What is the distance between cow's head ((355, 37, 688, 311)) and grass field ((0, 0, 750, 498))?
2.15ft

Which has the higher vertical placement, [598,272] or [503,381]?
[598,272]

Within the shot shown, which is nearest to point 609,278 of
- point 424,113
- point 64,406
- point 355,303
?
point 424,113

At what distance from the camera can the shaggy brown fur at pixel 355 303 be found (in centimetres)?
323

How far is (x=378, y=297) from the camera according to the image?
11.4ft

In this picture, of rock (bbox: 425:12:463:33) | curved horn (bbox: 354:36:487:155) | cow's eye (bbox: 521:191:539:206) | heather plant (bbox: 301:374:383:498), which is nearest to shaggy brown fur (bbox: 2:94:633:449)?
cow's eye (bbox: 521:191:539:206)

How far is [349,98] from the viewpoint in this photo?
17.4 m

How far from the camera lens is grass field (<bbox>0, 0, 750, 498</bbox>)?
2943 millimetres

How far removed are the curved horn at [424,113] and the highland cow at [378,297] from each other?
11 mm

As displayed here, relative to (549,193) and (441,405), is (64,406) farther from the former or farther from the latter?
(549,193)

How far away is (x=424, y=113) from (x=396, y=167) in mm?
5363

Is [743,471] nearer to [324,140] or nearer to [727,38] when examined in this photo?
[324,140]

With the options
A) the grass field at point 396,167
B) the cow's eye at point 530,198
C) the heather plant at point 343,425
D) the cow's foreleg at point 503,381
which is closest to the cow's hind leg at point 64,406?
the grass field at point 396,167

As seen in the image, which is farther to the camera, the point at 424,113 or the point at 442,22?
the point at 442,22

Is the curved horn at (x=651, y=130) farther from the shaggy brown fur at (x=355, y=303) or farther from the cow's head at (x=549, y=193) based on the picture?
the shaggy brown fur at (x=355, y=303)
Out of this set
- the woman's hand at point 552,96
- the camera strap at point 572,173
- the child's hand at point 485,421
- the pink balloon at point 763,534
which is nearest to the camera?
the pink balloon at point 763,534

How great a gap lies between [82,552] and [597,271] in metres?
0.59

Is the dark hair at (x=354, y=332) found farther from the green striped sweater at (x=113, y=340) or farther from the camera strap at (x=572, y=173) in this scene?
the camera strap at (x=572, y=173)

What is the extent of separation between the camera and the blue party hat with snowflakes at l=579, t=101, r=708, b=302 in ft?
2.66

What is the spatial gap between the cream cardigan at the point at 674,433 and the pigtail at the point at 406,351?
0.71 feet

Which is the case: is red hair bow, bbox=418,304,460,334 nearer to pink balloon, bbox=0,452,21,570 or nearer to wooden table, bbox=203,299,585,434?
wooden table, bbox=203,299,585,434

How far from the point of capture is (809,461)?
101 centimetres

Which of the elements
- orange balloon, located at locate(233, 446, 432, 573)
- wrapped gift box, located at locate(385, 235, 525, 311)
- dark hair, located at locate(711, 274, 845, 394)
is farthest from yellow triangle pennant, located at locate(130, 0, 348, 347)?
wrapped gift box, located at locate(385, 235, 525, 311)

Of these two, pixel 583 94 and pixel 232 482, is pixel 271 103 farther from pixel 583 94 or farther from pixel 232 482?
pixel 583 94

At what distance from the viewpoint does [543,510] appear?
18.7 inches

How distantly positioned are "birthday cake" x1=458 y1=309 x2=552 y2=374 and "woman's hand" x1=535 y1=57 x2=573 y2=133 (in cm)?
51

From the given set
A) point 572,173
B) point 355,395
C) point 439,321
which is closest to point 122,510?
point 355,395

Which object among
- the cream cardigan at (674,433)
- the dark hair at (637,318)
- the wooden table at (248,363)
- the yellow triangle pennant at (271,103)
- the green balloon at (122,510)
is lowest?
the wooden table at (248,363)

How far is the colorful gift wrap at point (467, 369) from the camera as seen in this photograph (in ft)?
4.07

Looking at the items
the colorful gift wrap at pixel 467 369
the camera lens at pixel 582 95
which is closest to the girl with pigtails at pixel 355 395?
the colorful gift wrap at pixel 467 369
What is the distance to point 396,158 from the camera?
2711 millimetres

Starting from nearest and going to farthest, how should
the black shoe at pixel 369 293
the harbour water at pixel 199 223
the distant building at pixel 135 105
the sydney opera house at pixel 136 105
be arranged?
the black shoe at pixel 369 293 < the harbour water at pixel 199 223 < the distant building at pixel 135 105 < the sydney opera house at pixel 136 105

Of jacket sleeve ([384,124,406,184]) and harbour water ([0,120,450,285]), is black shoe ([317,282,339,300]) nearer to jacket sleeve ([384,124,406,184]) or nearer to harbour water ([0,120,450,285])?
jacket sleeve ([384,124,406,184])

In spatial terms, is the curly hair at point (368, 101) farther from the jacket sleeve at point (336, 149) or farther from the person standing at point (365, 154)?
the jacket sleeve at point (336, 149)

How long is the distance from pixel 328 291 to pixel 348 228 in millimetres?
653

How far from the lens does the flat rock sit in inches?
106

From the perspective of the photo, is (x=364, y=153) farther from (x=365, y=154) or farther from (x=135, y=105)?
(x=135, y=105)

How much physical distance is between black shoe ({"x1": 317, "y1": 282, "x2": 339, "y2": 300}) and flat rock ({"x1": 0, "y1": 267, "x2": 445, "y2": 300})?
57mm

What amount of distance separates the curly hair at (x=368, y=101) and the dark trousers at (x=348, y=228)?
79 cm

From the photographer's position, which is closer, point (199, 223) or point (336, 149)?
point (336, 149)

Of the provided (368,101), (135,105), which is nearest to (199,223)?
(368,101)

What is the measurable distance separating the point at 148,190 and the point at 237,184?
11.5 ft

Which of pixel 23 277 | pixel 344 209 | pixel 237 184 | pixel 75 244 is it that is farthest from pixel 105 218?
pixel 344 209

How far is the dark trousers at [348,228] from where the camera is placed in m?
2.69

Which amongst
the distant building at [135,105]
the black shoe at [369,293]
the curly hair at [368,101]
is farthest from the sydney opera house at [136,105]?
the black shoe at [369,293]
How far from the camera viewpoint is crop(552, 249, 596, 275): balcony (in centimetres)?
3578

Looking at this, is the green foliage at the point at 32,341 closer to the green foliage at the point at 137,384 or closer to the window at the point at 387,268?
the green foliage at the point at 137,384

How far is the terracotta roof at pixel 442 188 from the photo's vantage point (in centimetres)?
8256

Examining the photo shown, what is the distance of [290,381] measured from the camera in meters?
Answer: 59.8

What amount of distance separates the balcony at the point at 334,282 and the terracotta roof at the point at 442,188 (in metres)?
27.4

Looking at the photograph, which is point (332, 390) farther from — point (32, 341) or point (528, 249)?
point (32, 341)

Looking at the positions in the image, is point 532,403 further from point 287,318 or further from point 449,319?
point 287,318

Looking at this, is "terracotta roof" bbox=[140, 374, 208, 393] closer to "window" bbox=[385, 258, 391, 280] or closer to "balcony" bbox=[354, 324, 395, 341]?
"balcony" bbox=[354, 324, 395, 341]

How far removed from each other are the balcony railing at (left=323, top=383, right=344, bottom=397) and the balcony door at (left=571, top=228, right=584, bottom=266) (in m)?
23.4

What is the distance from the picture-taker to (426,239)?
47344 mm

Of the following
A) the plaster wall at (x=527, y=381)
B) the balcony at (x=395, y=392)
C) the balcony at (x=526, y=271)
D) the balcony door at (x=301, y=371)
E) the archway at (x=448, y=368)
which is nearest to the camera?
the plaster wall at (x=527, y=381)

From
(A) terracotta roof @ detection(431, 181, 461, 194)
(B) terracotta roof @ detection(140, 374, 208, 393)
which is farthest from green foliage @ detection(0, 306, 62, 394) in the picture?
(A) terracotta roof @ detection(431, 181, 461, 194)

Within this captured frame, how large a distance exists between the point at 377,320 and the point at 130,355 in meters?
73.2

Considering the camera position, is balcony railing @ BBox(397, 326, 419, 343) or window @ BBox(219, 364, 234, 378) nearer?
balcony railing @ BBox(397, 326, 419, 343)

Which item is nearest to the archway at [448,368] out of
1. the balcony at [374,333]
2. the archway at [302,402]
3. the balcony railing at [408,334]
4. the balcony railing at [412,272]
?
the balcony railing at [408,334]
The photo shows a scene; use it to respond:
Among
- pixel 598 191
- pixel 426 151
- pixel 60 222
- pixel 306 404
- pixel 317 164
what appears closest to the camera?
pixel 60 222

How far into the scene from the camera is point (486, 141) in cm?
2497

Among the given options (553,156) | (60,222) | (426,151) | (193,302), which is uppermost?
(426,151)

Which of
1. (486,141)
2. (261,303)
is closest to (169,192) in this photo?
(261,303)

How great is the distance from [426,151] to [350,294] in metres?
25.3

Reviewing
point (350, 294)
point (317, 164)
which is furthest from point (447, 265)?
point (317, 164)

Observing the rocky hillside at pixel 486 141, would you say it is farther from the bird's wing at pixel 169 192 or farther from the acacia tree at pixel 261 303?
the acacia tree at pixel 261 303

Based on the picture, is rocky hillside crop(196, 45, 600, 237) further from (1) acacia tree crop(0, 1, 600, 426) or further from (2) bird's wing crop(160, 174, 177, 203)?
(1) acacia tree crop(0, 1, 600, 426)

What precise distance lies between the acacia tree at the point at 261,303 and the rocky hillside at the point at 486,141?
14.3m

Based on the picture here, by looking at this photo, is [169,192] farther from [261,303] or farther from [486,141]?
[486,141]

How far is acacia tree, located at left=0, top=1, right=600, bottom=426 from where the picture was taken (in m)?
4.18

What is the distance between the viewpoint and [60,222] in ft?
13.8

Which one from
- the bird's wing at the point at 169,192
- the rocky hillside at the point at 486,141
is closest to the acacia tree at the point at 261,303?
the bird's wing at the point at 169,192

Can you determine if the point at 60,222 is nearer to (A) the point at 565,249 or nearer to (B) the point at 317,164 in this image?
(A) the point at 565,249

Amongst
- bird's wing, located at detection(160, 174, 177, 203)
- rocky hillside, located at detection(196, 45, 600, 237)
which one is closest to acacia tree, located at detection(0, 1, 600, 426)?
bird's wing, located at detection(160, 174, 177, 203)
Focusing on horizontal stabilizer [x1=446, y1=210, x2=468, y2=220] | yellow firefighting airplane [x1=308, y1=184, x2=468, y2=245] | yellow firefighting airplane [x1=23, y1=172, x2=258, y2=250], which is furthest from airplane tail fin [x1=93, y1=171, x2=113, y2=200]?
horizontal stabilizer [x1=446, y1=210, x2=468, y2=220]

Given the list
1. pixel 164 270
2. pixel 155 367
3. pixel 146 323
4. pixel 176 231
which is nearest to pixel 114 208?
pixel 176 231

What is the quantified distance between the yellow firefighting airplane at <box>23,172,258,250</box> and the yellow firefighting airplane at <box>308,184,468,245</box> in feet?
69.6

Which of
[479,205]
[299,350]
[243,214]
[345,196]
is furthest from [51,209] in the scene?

+ + + +

Your task is to output exactly the lines running from the one with "Which one from" through the final line of the material above, with both ends included.

● **TASK ANSWER**:
Which one from
- the bird's wing at the point at 169,192
- the rocky hillside at the point at 486,141
is closest to the acacia tree at the point at 261,303?
the bird's wing at the point at 169,192

Can you determine if the point at 60,222 is nearer to (A) the point at 565,249 or nearer to (B) the point at 317,164 in this image?
(A) the point at 565,249

Amongst
- bird's wing, located at detection(160, 174, 177, 203)
- rocky hillside, located at detection(196, 45, 600, 237)
which one is closest to acacia tree, located at detection(0, 1, 600, 426)?
bird's wing, located at detection(160, 174, 177, 203)
Focusing on horizontal stabilizer [x1=446, y1=210, x2=468, y2=220] | yellow firefighting airplane [x1=308, y1=184, x2=468, y2=245] | yellow firefighting airplane [x1=23, y1=172, x2=258, y2=250], which is furthest from airplane tail fin [x1=93, y1=171, x2=113, y2=200]?
horizontal stabilizer [x1=446, y1=210, x2=468, y2=220]

Given the list
1. pixel 164 270
2. pixel 155 367
3. pixel 146 323
4. pixel 176 231
which is nearest to pixel 114 208?
pixel 176 231

What is the quantified distance between the yellow firefighting airplane at <box>23,172,258,250</box> and the yellow firefighting airplane at <box>308,184,468,245</box> in feet?
69.6

Which of
[479,205]
[299,350]
[243,214]
[345,196]
is furthest from [51,209] in the scene?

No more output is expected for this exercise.